The Artist's unique process begins with reproducing images as computer-generated, pixilated diagrams; she then substitutes colored spools of thread for the pixels to recreate historical masterpieces as life-sized installations. The artist hangs the thread spool works upside down, a reference to the way the human eye inverts images onto the retina. From a few feet away, the compositions appear to be merely fields of color; however, once viewed with a viewing sphere that functions like the lens of the eye, each work becomes a clear reproduction of a famous painting.

After The Last Supper, 2005 by Devorah Sperber
Devorah Sperber: After the Last Supper (detail), 2005. Spools of thread, aluminum ball chain, hanging apparatus, acrylic viewing sphere and metal stand. Image courtesy of the artist.

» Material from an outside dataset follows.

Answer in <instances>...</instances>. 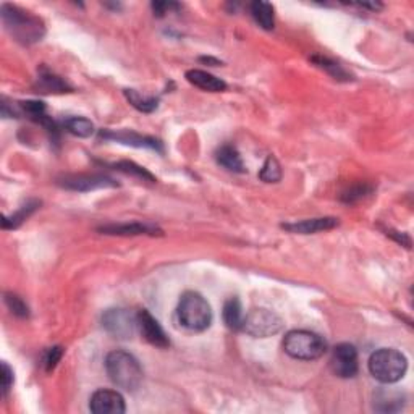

Included in the Brooklyn Museum exhibition are full-scale recreations of Leonardo da Vinci's Mona Lisa and The Last Supper, as well as Pablo Picasso's Gertrude Stein and Jan van Eyck'ts Man in a Red Turban.

"The original mural is highly symmetrical with the right eye of the Christ figure as the single vanishing point from which all compositional elements project," says Sperber about After The Last Supper, an optical replication of da Vinci's similarly-titled work. "In my rendering, the vanishing point-- which is also Christ's right eye-- is slighly lower than eye level. Because the sphere rotates the imagery 180 degrees, viewers have the illusion of looking up at the image, replicating the orientation of viewers to the original mural."

In her two recent crystal works, Sperber addresses the *well-know phenomenon that, throughout the history of Western portraiture, one eye of the sitter is often located close to the vertical center of the composition. Sperber divides the original portrait along the central vertical axis and then mirrors the two remaining portions so that there are four portraits exhibited in the installation. To see the original portrait emerge,viewers are encouranged to step back an use a piece of paper to block out the two middle sections.

- John McCarthy

* Artist's Note:: Eye-centering in 3/4 view portrature is not a well-known phenomenon.